The Noise node gives bad debug results when all the components of the vector are longer than 1. The real output is fine, just the debug is bad.
- Chad
The Noise node gives bad debug results when all the components of the vector are longer than 1. The real output is fine, just the debug is bad.
Screenshot? Example? Or at least step by step repro case?
*I created a Teapot and a PRT Volume out of it
*Added a KCM and set it to output to Color the Vector input passing through a DNoise with 3 Octaves and 4.0 Persistence
*Changed the Input vector value between 0,0,0 and 3,3,3 and could not see any bad Debug info.
*Also, in our current inhouse version, we have the ability to draw a graph of the Output node based on changes to one or more inputs. When I graph the Output with Vector Input changing gradually from 0,0,0 to 3,3,3, the results are consistent and there is no visible discrepancy in the graph when the vector goes above 1,1,1. (see image)
Not DNoise, just the 1D Noise. DNoise seems to be fine for me.
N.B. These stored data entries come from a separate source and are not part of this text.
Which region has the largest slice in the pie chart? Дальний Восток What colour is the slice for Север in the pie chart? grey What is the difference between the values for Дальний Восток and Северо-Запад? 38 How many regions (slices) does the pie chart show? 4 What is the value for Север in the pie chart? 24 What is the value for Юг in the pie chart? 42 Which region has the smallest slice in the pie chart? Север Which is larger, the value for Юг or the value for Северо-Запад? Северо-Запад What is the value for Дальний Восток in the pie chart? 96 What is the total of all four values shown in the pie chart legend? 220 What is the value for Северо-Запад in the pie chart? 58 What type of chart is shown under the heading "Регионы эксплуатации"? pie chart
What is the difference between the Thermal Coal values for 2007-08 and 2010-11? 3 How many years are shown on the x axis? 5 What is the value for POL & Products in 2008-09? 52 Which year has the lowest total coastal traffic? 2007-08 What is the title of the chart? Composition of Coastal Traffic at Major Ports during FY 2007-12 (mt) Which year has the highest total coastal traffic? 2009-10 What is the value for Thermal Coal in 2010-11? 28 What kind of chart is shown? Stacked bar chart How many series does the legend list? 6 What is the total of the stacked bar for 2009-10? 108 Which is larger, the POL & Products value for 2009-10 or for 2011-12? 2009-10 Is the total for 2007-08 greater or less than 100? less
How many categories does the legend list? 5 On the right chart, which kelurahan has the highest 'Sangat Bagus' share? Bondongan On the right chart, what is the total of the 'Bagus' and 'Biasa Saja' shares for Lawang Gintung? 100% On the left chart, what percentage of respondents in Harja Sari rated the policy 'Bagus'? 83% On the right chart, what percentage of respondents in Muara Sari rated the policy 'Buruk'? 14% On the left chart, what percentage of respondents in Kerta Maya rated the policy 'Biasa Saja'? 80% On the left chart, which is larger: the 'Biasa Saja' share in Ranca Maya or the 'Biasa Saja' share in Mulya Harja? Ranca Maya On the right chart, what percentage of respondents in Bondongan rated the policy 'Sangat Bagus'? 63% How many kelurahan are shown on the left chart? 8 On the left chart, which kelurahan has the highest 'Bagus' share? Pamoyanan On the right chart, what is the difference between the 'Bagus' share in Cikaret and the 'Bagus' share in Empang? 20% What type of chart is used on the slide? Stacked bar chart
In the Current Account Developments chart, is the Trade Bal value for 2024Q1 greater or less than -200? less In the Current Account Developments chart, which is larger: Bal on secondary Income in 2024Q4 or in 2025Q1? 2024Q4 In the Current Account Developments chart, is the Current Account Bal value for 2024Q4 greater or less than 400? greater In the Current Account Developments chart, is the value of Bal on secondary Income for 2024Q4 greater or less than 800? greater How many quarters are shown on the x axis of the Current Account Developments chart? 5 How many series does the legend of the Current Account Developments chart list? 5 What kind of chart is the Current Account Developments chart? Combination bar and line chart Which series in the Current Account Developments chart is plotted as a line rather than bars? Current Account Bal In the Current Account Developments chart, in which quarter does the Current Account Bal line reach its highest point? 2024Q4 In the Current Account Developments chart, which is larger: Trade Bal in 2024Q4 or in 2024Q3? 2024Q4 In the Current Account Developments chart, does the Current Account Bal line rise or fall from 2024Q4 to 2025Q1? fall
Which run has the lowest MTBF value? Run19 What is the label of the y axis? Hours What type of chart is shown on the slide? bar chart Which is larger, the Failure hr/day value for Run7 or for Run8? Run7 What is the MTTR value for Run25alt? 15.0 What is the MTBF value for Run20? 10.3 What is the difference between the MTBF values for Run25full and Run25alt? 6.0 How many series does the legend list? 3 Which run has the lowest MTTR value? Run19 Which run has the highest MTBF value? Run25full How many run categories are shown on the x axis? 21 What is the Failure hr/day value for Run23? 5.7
Similar KCM to what you have, but with Noise returns 0.0 for vectors > [1,1,1].
As soon as any of the components falls below 1, then you get a non-zero value.
Hmm, that is strange.
What do you get for [1.1,1.1,1.1] ?
I am getting -5.76983 for both the Noise and the Output it is connected to.
Also, any vector with integer components seems to return 0, so [1,0,0], [1,1,1], [2,2,2], [3,3,3], [2,3,4] etc. all return 0, but it seems to be the nature of the beast.
Oh, I see. Yeah, I was testing really small values, like [1.001, 1, 1], and it was rounding off to 0.0. Ok, just dumb choice of debug numbers.